(Dataset entries)
- Opening Delimiter -
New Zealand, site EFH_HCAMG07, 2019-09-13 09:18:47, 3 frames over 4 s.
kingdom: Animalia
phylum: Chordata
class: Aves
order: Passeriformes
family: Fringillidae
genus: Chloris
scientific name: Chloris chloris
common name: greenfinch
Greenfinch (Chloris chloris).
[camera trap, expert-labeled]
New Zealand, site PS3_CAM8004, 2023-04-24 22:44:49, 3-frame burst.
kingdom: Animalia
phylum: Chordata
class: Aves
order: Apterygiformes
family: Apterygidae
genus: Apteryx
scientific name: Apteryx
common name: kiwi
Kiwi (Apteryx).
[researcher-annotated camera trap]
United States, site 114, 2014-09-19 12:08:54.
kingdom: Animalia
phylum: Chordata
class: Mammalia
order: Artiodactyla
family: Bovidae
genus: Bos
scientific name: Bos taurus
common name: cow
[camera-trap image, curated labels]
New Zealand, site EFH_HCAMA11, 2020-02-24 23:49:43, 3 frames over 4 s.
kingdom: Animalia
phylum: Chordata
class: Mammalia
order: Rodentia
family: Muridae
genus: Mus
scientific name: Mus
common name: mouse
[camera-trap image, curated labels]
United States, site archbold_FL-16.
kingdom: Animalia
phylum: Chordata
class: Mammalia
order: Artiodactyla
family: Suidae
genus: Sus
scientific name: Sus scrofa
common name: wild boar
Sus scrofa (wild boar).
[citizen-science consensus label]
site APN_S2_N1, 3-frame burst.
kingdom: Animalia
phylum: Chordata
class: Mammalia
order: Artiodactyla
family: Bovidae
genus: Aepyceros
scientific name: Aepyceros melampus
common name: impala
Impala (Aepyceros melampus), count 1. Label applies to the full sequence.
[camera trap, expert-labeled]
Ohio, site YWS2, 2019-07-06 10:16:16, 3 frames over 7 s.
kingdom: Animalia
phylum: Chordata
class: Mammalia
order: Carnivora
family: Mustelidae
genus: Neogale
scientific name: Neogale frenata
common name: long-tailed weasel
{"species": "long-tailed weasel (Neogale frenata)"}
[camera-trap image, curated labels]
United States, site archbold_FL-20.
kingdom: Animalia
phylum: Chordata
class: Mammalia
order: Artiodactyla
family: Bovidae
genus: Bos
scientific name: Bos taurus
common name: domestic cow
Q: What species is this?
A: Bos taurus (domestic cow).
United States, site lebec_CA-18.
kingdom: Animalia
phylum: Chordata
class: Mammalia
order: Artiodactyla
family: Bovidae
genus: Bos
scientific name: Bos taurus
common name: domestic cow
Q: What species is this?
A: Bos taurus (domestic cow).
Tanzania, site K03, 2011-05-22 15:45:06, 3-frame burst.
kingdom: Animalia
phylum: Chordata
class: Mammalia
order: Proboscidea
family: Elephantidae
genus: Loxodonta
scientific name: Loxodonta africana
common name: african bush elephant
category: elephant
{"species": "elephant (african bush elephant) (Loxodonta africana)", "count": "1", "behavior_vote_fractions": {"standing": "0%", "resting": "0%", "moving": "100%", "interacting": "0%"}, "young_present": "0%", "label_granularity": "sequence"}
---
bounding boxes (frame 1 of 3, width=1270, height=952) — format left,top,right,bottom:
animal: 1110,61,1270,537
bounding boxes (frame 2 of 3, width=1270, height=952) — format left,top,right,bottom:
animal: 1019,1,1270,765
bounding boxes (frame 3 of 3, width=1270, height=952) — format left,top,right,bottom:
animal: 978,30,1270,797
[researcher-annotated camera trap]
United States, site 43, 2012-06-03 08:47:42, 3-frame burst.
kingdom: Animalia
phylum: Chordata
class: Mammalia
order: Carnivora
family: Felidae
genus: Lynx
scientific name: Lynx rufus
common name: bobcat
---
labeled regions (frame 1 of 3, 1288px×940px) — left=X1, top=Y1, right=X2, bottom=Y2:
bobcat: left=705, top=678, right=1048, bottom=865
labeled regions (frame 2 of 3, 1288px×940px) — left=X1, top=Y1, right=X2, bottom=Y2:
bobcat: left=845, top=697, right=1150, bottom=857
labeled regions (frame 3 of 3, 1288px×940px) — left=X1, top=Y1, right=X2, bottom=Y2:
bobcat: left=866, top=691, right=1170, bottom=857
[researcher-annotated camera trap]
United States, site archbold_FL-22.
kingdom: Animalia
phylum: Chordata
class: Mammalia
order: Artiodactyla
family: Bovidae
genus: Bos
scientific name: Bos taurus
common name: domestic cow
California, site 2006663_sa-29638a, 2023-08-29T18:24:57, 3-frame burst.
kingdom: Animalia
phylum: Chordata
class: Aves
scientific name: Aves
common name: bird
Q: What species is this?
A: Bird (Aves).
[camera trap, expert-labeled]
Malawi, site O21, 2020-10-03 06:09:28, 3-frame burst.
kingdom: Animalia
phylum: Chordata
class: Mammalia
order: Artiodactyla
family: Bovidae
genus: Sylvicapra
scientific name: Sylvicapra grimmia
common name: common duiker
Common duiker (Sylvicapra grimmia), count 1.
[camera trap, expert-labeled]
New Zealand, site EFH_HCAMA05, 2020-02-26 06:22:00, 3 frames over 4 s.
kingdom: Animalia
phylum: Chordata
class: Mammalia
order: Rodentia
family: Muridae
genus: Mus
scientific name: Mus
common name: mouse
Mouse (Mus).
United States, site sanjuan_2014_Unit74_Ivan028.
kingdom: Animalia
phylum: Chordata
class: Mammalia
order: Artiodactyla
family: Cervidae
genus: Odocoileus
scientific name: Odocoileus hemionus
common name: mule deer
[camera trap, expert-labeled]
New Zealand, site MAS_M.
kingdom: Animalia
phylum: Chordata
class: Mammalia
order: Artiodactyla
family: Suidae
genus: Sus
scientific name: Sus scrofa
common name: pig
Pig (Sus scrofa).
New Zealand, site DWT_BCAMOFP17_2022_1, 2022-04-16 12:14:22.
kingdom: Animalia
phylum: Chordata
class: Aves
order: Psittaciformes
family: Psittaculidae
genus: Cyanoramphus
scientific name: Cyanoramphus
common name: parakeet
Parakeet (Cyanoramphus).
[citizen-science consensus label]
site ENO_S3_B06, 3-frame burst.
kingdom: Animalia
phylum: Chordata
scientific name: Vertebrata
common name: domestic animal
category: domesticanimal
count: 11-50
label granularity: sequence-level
- Closing Delimiter -
> **PROBLEM STATEMENT**
Make an exact copy of every line in the data.

> **ANSWER FOR THIS EXERCISE**
New Zealand, site EFH_HCAMG07, 2019-09-13 09:18:47, 3 frames over 4 s.
kingdom: Animalia
phylum: Chordata
class: Aves
order: Passeriformes
family: Fringillidae
genus: Chloris
scientific name: Chloris chloris
common name: greenfinch
Greenfinch (Chloris chloris).
[camera trap, expert-labeled]
New Zealand, site PS3_CAM8004, 2023-04-24 22:44:49, 3-frame burst.
kingdom: Animalia
phylum: Chordata
class: Aves
order: Apterygiformes
family: Apterygidae
genus: Apteryx
scientific name: Apteryx
common name: kiwi
Kiwi (Apteryx).
[researcher-annotated camera trap]
United States, site 114, 2014-09-19 12:08:54.
kingdom: Animalia
phylum: Chordata
class: Mammalia
order: Artiodactyla
family: Bovidae
genus: Bos
scientific name: Bos taurus
common name: cow
[camera-trap image, curated labels]
New Zealand, site EFH_HCAMA11, 2020-02-24 23:49:43, 3 frames over 4 s.
kingdom: Animalia
phylum: Chordata
class: Mammalia
order: Rodentia
family: Muridae
genus: Mus
scientific name: Mus
common name: mouse
[camera-trap image, curated labels]
United States, site archbold_FL-16.
kingdom: Animalia
phylum: Chordata
class: Mammalia
order: Artiodactyla
family: Suidae
genus: Sus
scientific name: Sus scrofa
common name: wild boar
Sus scrofa (wild boar).
[citizen-science consensus label]
site APN_S2_N1, 3-frame burst.
kingdom: Animalia
phylum: Chordata
class: Mammalia
order: Artiodactyla
family: Bovidae
genus: Aepyceros
scientific name: Aepyceros melampus
common name: impala
Impala (Aepyceros melampus), count 1. Label applies to the full sequence.
[camera trap, expert-labeled]
Ohio, site YWS2, 2019-07-06 10:16:16, 3 frames over 7 s.
kingdom: Animalia
phylum: Chordata
class: Mammalia
order: Carnivora
family: Mustelidae
genus: Neogale
scientific name: Neogale frenata
common name: long-tailed weasel
{"species": "long-tailed weasel (Neogale frenata)"}
[camera-trap image, curated labels]
United States, site archbold_FL-20.
kingdom: Animalia
phylum: Chordata
class: Mammalia
order: Artiodactyla
family: Bovidae
genus: Bos
scientific name: Bos taurus
common name: domestic cow
Q: What species is this?
A: Bos taurus (domestic cow).
United States, site lebec_CA-18.
kingdom: Animalia
phylum: Chordata
class: Mammalia
order: Artiodactyla
family: Bovidae
genus: Bos
scientific name: Bos taurus
common name: domestic cow
Q: What species is this?
A: Bos taurus (domestic cow).
Tanzania, site K03, 2011-05-22 15:45:06, 3-frame burst.
kingdom: Animalia
phylum: Chordata
class: Mammalia
order: Proboscidea
family: Elephantidae
genus: Loxodonta
scientific name: Loxodonta africana
common name: african bush elephant
category: elephant
{"species": "elephant (african bush elephant) (Loxodonta africana)", "count": "1", "behavior_vote_fractions": {"standing": "0%", "resting": "0%", "moving": "100%", "interacting": "0%"}, "young_present": "0%", "label_granularity": "sequence"}
---
bounding boxes (frame 1 of 3, width=1270, height=952) — format left,top,right,bottom:
animal: 1110,61,1270,537
bounding boxes (frame 2 of 3, width=1270, height=952) — format left,top,right,bottom:
animal: 1019,1,1270,765
bounding boxes (frame 3 of 3, width=1270, height=952) — format left,top,right,bottom:
animal: 978,30,1270,797
[researcher-annotated camera trap]
United States, site 43, 2012-06-03 08:47:42, 3-frame burst.
kingdom: Animalia
phylum: Chordata
class: Mammalia
order: Carnivora
family: Felidae
genus: Lynx
scientific name: Lynx rufus
common name: bobcat
---
labeled regions (frame 1 of 3, 1288px×940px) — left=X1, top=Y1, right=X2, bottom=Y2:
bobcat: left=705, top=678, right=1048, bottom=865
labeled regions (frame 2 of 3, 1288px×940px) — left=X1, top=Y1, right=X2, bottom=Y2:
bobcat: left=845, top=697, right=1150, bottom=857
labeled regions (frame 3 of 3, 1288px×940px) — left=X1, top=Y1, right=X2, bottom=Y2:
bobcat: left=866, top=691, right=1170, bottom=857
[researcher-annotated camera trap]
United States, site archbold_FL-22.
kingdom: Animalia
phylum: Chordata
class: Mammalia
order: Artiodactyla
family: Bovidae
genus: Bos
scientific name: Bos taurus
common name: domestic cow
California, site 2006663_sa-29638a, 2023-08-29T18:24:57, 3-frame burst.
kingdom: Animalia
phylum: Chordata
class: Aves
scientific name: Aves
common name: bird
Q: What species is this?
A: Bird (Aves).
[camera trap, expert-labeled]
Malawi, site O21, 2020-10-03 06:09:28, 3-frame burst.
kingdom: Animalia
phylum: Chordata
class: Mammalia
order: Artiodactyla
family: Bovidae
genus: Sylvicapra
scientific name: Sylvicapra grimmia
common name: common duiker
Common duiker (Sylvicapra grimmia), count 1.
[camera trap, expert-labeled]
New Zealand, site EFH_HCAMA05, 2020-02-26 06:22:00, 3 frames over 4 s.
kingdom: Animalia
phylum: Chordata
class: Mammalia
order: Rodentia
family: Muridae
genus: Mus
scientific name: Mus
common name: mouse
Mouse (Mus).
United States, site sanjuan_2014_Unit74_Ivan028.
kingdom: Animalia
phylum: Chordata
class: Mammalia
order: Artiodactyla
family: Cervidae
genus: Odocoileus
scientific name: Odocoileus hemionus
common name: mule deer
[camera trap, expert-labeled]
New Zealand, site MAS_M.
kingdom: Animalia
phylum: Chordata
class: Mammalia
order: Artiodactyla
family: Suidae
genus: Sus
scientific name: Sus scrofa
common name: pig
Pig (Sus scrofa).
New Zealand, site DWT_BCAMOFP17_2022_1, 2022-04-16 12:14:22.
kingdom: Animalia
phylum: Chordata
class: Aves
order: Psittaciformes
family: Psittaculidae
genus: Cyanoramphus
scientific name: Cyanoramphus
common name: parakeet
Parakeet (Cyanoramphus).
[citizen-science consensus label]
site ENO_S3_B06, 3-frame burst.
kingdom: Animalia
phylum: Chordata
scientific name: Vertebrata
common name: domestic animal
category: domesticanimal
count: 11-50
label granularity: sequence-level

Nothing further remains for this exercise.